Von Stevens neuem Buchprojekt ist der Lektor übrigens begeistert. "Brillant" findet er es und fügt strahlend hinzu: "Und weißt du was? Es ist sogar politisch!" Die politische Aussage als Marketingstrategie, auch das denkt der Film schon mit. Er sucht, im Gewand der Komödie, durchaus die Konfrontation mit dem Zuschauer, indem er sich vor allem über die scheinheilige Toleranz und Offenheit lustig macht. Niemand will heute mehr ein böser Unterdrücker sein.

Subtile Gewalt gegen Hausangestellte

Vor ein paar Jahren erzählte der griechische Film Sto Spiti von ebensolch subtiler Gewalt gegen eine Hausangestellte. Und zuletzt hat die preisgekrönte amerikanische Horrorkomödie Get Out das Thema auf den Rassismus bezogen und unsere vermeintliche Toleranz und Offenheit perfekt persifliert und auf die Spitze getrieben.

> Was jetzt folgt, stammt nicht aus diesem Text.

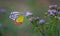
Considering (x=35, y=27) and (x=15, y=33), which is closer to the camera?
(x=35, y=27)

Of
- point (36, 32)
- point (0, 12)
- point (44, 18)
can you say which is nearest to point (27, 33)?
point (36, 32)

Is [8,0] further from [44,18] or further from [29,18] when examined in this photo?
[44,18]

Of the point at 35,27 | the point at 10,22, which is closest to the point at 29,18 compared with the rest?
the point at 35,27

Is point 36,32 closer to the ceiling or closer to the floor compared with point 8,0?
closer to the floor

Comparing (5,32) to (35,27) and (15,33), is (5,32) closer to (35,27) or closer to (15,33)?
(15,33)

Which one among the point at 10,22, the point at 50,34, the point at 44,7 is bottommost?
the point at 50,34

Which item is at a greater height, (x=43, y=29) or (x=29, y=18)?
(x=29, y=18)
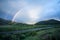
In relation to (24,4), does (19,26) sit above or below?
below

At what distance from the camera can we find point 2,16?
229 cm

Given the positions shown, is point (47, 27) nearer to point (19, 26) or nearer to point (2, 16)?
point (19, 26)

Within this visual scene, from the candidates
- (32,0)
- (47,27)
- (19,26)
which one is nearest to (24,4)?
(32,0)

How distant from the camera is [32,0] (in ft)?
7.94

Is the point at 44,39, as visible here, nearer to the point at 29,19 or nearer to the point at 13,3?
the point at 29,19

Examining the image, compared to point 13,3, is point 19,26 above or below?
below

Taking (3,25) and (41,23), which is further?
(41,23)

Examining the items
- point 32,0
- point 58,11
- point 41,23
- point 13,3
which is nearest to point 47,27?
point 41,23

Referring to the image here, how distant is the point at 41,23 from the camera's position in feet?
7.97

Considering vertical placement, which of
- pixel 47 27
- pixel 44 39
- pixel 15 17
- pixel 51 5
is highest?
pixel 51 5

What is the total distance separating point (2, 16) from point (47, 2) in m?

Könnte Madame das Get out für die Diskriminierung sozialer Klassen sein? "Spiel hier nicht das Opfer. Du weißt, ich bin mein Leben lang schon Demokratin!", sagt Anne einmal zu Maria. Und kurz darauf kommt selbst die klare Drohung im perfekten Höflichkeitsschafspelz daher: "Deine Tochter ist so talentiert, ich fühle mich geehrt, ihre Ausbildung bezahlen zu dürfen. Ich fände es furchtbar, wenn ich gezwungen würde, damit aufzuhören."

Obwohl Madame im Gegensatz zum Kindermädchen bei Slimani und dem Alltagsrassismus in Get Out weit entfernt von der aktuellen Realität wirkt – Wer hat schon noch mehrere Hausangestellte? Wer würde ihnen ernsthaft ihre Liebe verbieten? –, ist er eine schöne, böse kleine Filmperle. Und so lange sich Leute über Eribon aufregen, tut es gut, zu zeigen, wie schnell das Lachen die Seiten wechseln kann. Françoise war lange genug komisch.